=== Your task ===
Could the listing be repeated exactly, with every picture dropped?

=== Data segment ===
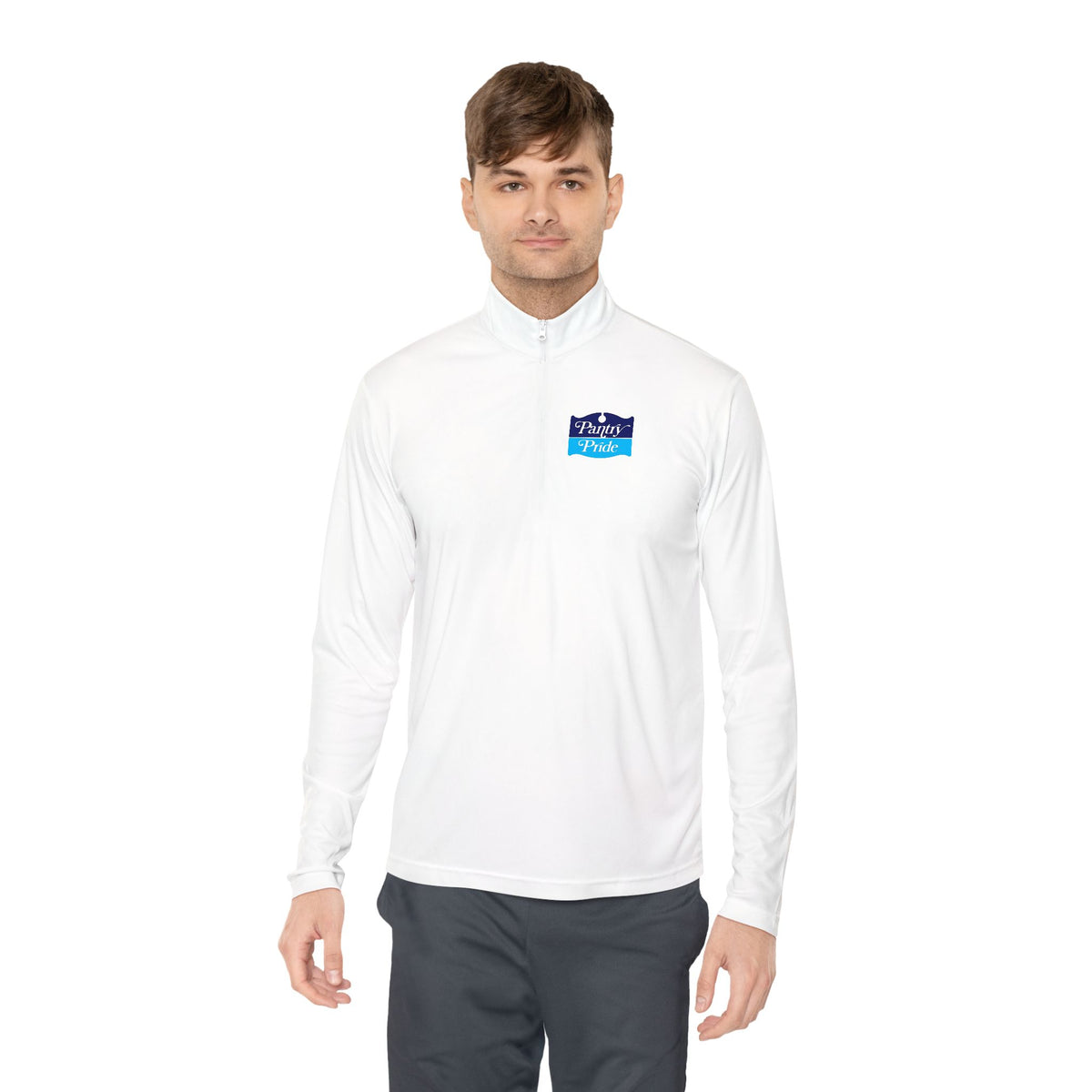 Pantry Pride Unisex Quarter Zip Pullover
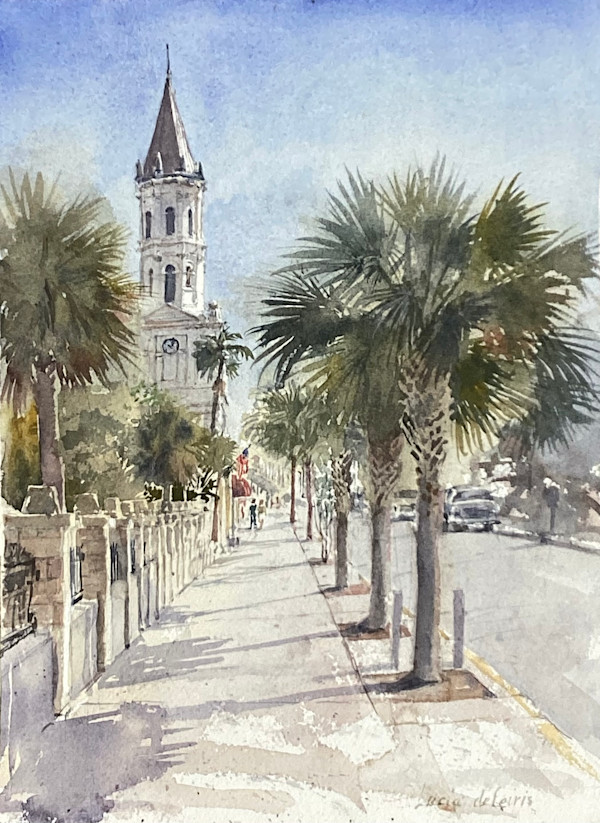 Cathedral Basilica of Saint Augustine by Lucia deLeiris, Image 1.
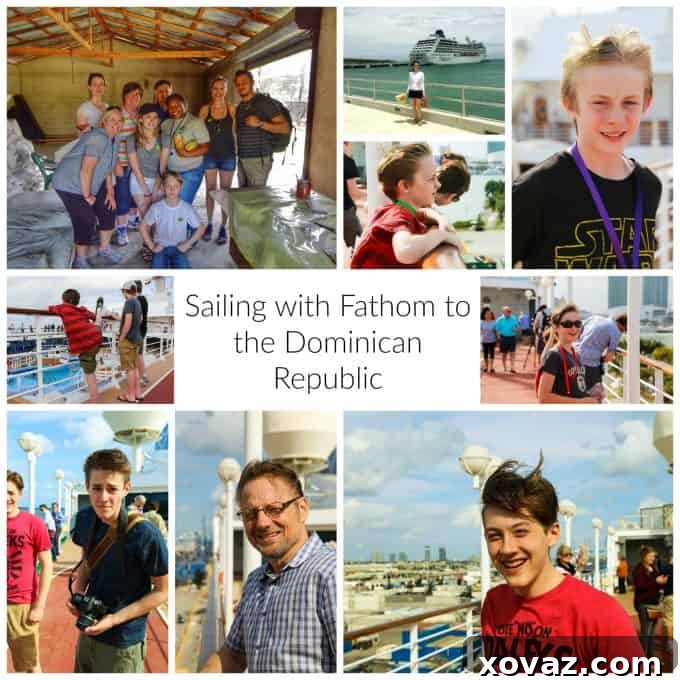 Sailing with Fathom to the Dominican Republic: Foodie with Family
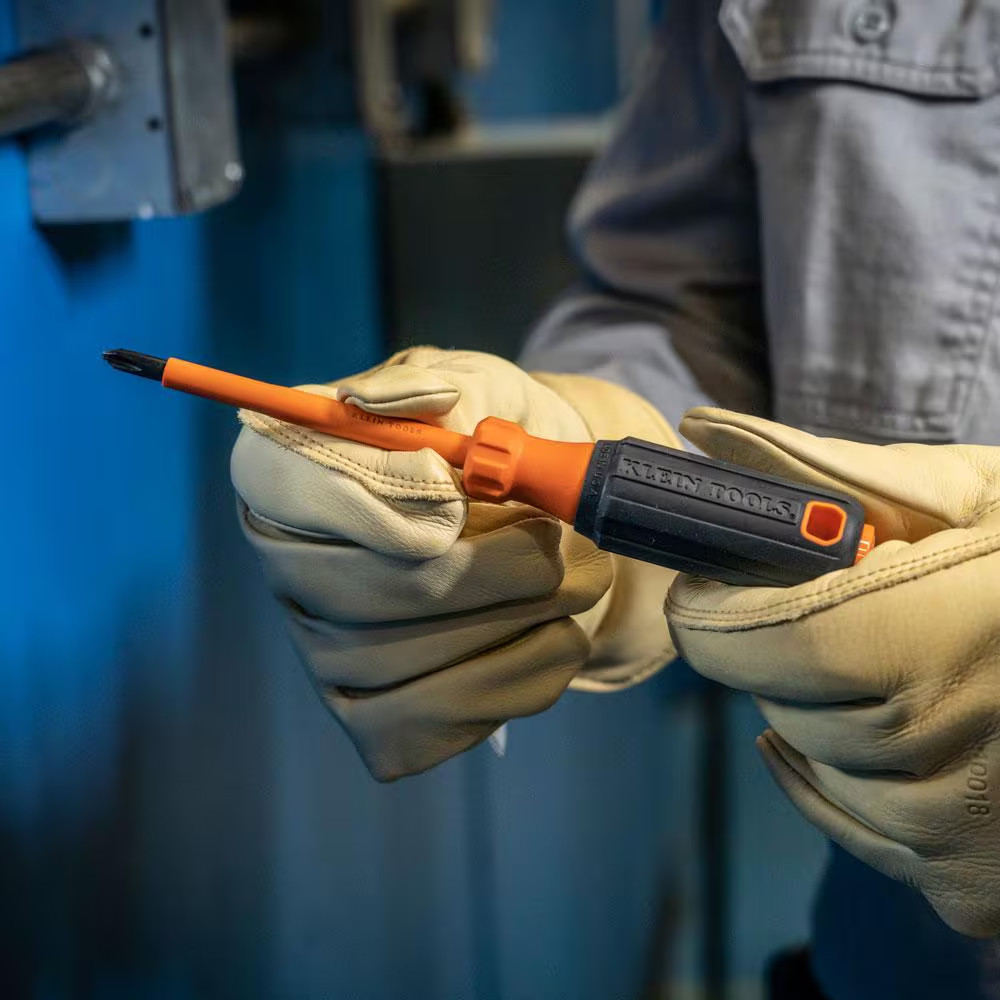 Klein Tools 1000 Volt Insulated Tool Set 5 Piece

=== Response box ===
 Pantry Pride Unisex Quarter Zip Pullover
 Cathedral Basilica of Saint Augustine by Lucia deLeiris, Image 1.
 Sailing with Fathom to the Dominican Republic: Foodie with Family
 Klein Tools 1000 Volt Insulated Tool Set 5 Piece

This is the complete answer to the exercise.